Admittedly, the competitive businessman took part in the contest just because he wanted to complete it in a faster time than the Balmoral manager — which he succeeded in doing — but he loved the challenge of endurance events, and has been a triathlon enthusiast since.

In his twenties, Forte was a fencing champion at Oxford University, with a high chance of joining Britain’s Olympic team. He gave up suddenly in a fit of rage when he felt that the judging in one of the qualifying heats was unfair.

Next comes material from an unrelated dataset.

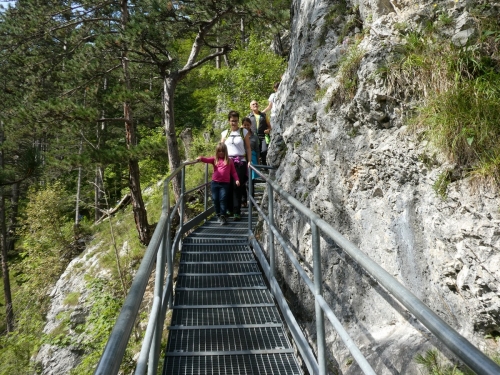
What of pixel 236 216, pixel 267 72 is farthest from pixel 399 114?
pixel 267 72

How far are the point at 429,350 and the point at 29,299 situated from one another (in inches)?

“What happened was that back then, the judges relied solely on their eyes to count the hits, whereas now this problem doesn’t exist: Everyone uses electric sabers, which means that all hits are automatically registered,” he said. “The judges missed some of my hits, and I was beside myself.

“Of course I was stupid to leave; I didn’t realise that the same system would give me an advantage when I competed on the other side,” Forte admits.

The chance to join the Olympic team may have been lost forever, but as the Rocco Forte Hotels story shows, dealing with prejudices and converting passion from a destructive force into a fuel that drives a business has become something of an art in which Forte excels.